▶ **QUOTED TEXT**:
+ + + + +

Deduplication method—the method for separating duplicate files during discovery. During deduplication, the system compares documents based on certain characteristics and keeps just one instance of an item when two or more copies exist. The system performs deduplication against published files only. Deduplication doesn't occur during inventory or discovery. Deduplication only applies to parent files; it doesn't apply to children. If a parent is published, all of its children are also published. Select from the following options. For details on how these settings work, see Deduplication considerations:
Don't change the deduplication method in the middle of running a processing set, as doing so could result in blank DeDuped Custodians or DeDuped paths fields after publish, when those fields would otherwise display deduplication information.
- None—no deduplication occurs.
  - Even when you select None as the deduplication method, Relativity identifies duplicates by storing one copy of the native document on the file repository and using metadata markers for all duplicates of that document.
  - Relativity doesn't repopulate duplicate documents if you change the deduplication method from None after processing is complete. Changing the deduplication method only affects subsequent processing sets. This means that if you select global deduplication for your processing settings, you can't then tell Relativity to include all duplicates when you go to run a production.
- Global—arranges for documents from each processing data source to be de-duplicated against all documents in all other data sources in your workspace. Selecting this makes the Propagate deduplication data field below visible and required.
  If you select Global, there should be no exact e-mail duplicates in the workspace after you publish. The only exception is a scenario in which two different e-mail systems are involved, and the e-mails are different enough that the processing engine can't exactly match them. In the rare case that this happens, you may see email duplicates in the workspace.

+ + + + +

Collected data
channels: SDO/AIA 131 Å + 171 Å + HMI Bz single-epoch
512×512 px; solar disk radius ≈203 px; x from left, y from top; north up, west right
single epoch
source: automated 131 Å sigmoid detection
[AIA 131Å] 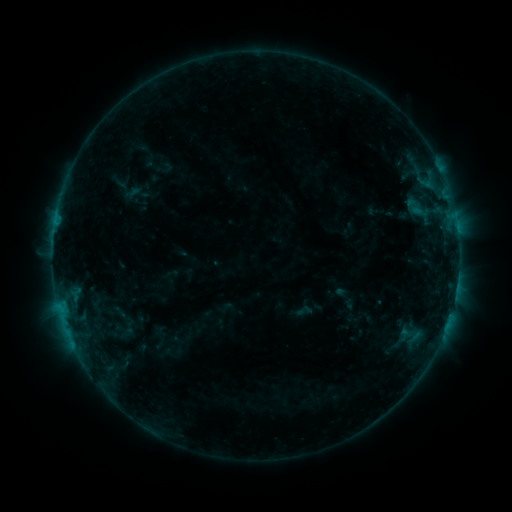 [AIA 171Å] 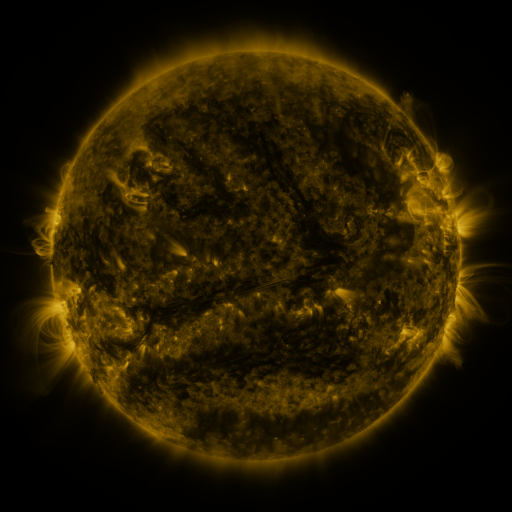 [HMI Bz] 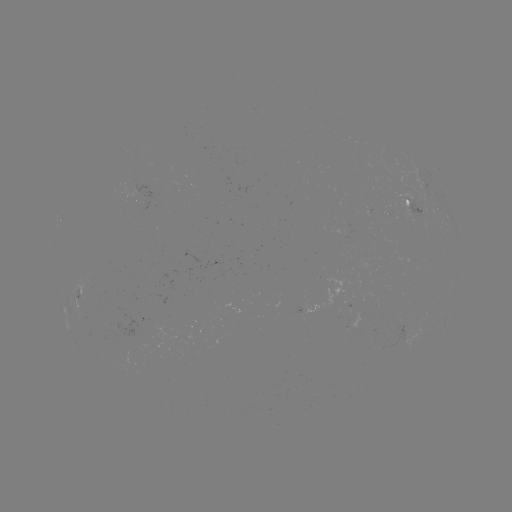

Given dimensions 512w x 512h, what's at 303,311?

+ + + + +

▶ **STATED PROBLEM**:
Copy the deduplication text word for word between "- Even when" and "visible and required.", inclusive.

▶ **TASK SOLUTION**:
- Even when you select None as the deduplication method, Relativity identifies duplicates by storing one copy of the native document on the file repository and using metadata markers for all duplicates of that document.
  - Relativity doesn't repopulate duplicate documents if you change the deduplication method from None after processing is complete. Changing the deduplication method only affects subsequent processing sets. This means that if you select global deduplication for your processing settings, you can't then tell Relativity to include all duplicates when you go to run a production.
- Global—arranges for documents from each processing data source to be de-duplicated against all documents in all other data sources in your workspace. Selecting this makes the Propagate deduplication data field below visible and required.